For one thing, studies are showing what kindergarten teachers have always known: Fresh air, even and maybe especially during wintertime, boosts attention. It’s something that Finland, which typically gives students 15 minutes of outdoor recess for every 45 minutes of classroom time, year-round, credits for its top rankings in the Program for International Student Assessment survey of reading, math and science scores. What’s more, outdoor activity in the colder months, specifically, may give us an extra health boost. Muscles work harder in slick or snowy conditions, and we burn more calories as our bodies have to work harder to raise our body temperature. Also, people who spend a lot of time outside in the wintertime are less likely to encounter germs that proliferate indoors when it’s cold, which can help protect us against some nasty bugs.
And yet, weather is the thing most likely to keep kids from playing outside, cited even more often than safety concerns, homework, and busy schedules by parents in a 2012 survey by the National Wildlife Federation. So what can we do to successfully nudge ourselves and kids outdoors when artificial light and heat seem so much more inviting?
Pay less attention to jackets, and more to hats. Kids are notorious for balking at and shedding their coats. In reality, children do have an elevated metabolism and energy level that does cause them to feel hotter than us, so they are apt to get overwarm and annoyed if the are overly bundled. But they also lose body heat more rapidly. Get them a winter jacket that they, above all, will want to keep on, and don’t sweat too much the “temperature ranges” that fancy puffer coat companies market. Where to spend your money (and your nagging quota): Hats. “A hat can go a long way toward keeping your child warm,” pediatrician Lee Bears, M.D., recently told the Washington Post. “If you are going to fight over something, that might be the thing to fight over.” As goofy as they look, you can’t beat bomber hats with chin straps for warmth. L.L Bean makes them in boy- and girl-friendly styles, and if parent reviewers in places like northern Maine and Newfoundland are satisfied, you probably will be, too.
Counter empty-yard syndrome. There’s nothing that makes backyard play less appealing than an empty patch of dead grass or crusty snow. Kids are far more apt to engage in active play when given more toy choices, according to research, so don’t stash all of the toys away with the skateboards and sprinklers when the temperature drops. Certain playthings are meant for cold or snowy conditions. Some kid-tested crowd-pleasers:
Hearthsong’s Fold and Stow Snow Scooter: This nifty scooter “floats” on the snow thanks to a ridged bottom. Ages 4 and up.
Glow-in-the-dark frisbees: Frisbees are great because they’re easier to grab than balls when you have gloves on, and these Nite Ize “Flashlight” LED-illuminated discs come in four super-bright colors that will be easier to see in the darkening pre-dinnertime hours.

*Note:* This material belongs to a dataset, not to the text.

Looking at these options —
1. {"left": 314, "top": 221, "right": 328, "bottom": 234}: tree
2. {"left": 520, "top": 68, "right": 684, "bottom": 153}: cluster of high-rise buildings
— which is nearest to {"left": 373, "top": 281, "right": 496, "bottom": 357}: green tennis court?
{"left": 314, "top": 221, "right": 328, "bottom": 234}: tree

Snow Fort Building Set: Much more than some plastic molds, kids can really sculpt a fortress with this kit. Ages 5 and up.
Lead them in some simple games. We love Fix.com’s great (and simple) list of cold- and kid-friendly games, like Snow Spray Paint Art. Find it here.
Keep it short and sweet. Keeping outdoor play intervals short are more appealing as well as safer when the temperatures drop below freezing. To help motivate, set a timer on your watch or phone for 15 minutes, Finland’s typical recess interval—even this short a stint can get the heart pumping and is totally doable, especially if you ensure that kids have a set place to find and deposit their outwear on the way in and out. And a promise of sweet incentives upon their return indoors, like a cup of Silly Cow’s pricey, but truly excellent marshmallow-swirl flavored cocoa, hurts very little.